Cannoniere, em italiano, significa artilheiro. Em diversas ocasiões de sua carreira, o atacante Egidio Calloni chegou a ser o principal marcador das equipes que defendia, mas seguramente não entrou para a história como sinônimo de jogador com faro de gol e pontaria calibrada. O azarado Egidio (ou, no idioma da Velha Bota, Lo Sciagurato Egidio) não ganhou esse apelido do jornalista Gianni Brera à toa: a sorte não lhe acompanhava frente às balizas adversárias e desperdiçar grandes oportunidades era o seu carma.

Na década de 1970, Calloni foi um dos precursores de um fantasma que passaria a assombrar a torcida do Milan por muito tempo: a maldição da camisa 9. Filippo Inzaghi vestiu a malha rossonera pela última vez em 2012 e, depois disso, vários outros atacantes não tiveram sorte com o número. Alexandre Pato, Gianluca Lapadula, Gonzalo Higuaín, Krzysztof Piatek e Mario Mandzukic tentaram driblar a zica, mas não obtiveram sucesso. O uniforme adornado pelo infame algarismo foi um fardo pesado demais para aqueles que ousaram utilizá-lo.

Quando Egidio chegou ao Milan, havia boas expectativas quanto ao futebol que poderia apresentar. O jovem atacante havia se destacado no Varese promovido à elite e até havia representado a seleção italiana da Serie B. Porém, Calloni não tinha o amor da torcida, que lembrava da sua formação na base da Inter, e, com a quantidade de gols que perdia, a sua situação ficava ainda mais difícil.

> **Linhas de dados**
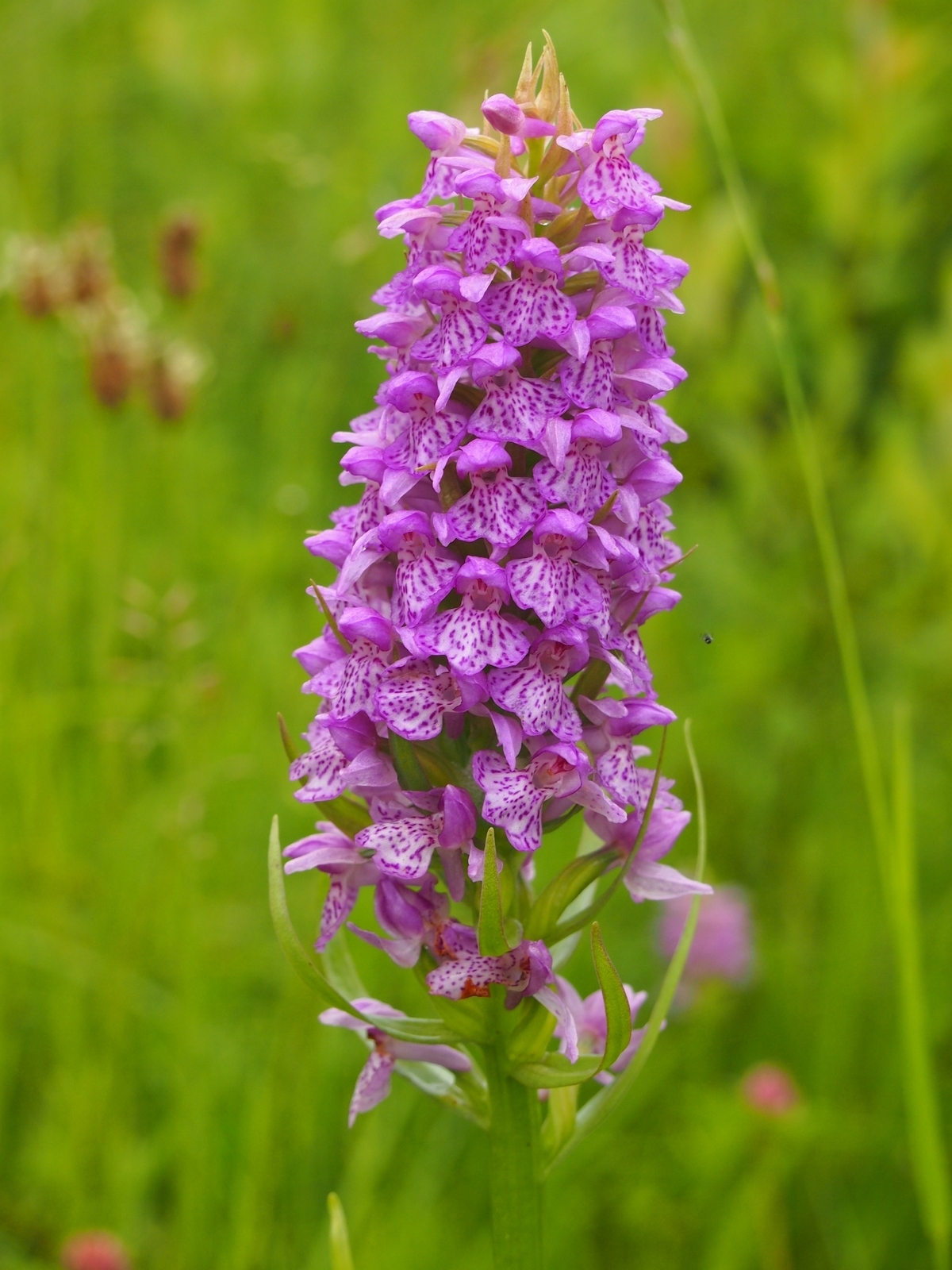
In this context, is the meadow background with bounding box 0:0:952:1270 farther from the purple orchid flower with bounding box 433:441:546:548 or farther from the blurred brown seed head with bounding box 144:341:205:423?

> **O que produzir**
Segundo o trecho do documento, quem deu a Egidio Calloni o apelido de "azarado Egidio"? Baseie-se somente no trecho do documento.

> **Tarefa concluída**
O jornalista Gianni Brera.